** Exercise description **
Within the records below, find the line with "Valdano Heran Real" and the line with "1HAB,1BA, 525 ft²", then reproduce exactly those two lines and all lines between them, without any picture.

** Material for this task **
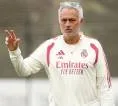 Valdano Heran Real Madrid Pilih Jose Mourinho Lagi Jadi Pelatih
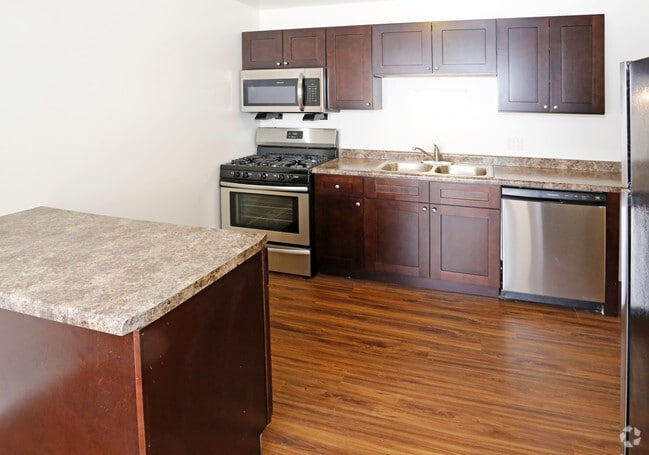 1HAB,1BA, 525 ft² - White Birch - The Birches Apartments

==

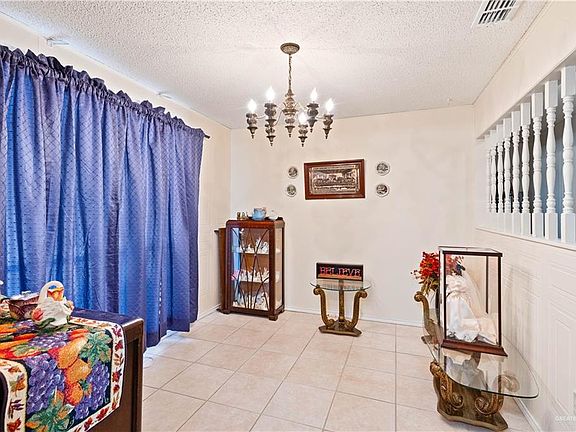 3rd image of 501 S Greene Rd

** Answer for the task **
 Valdano Heran Real Madrid Pilih Jose Mourinho Lagi Jadi Pelatih
 1HAB,1BA, 525 ft² - White Birch - The Birches Apartments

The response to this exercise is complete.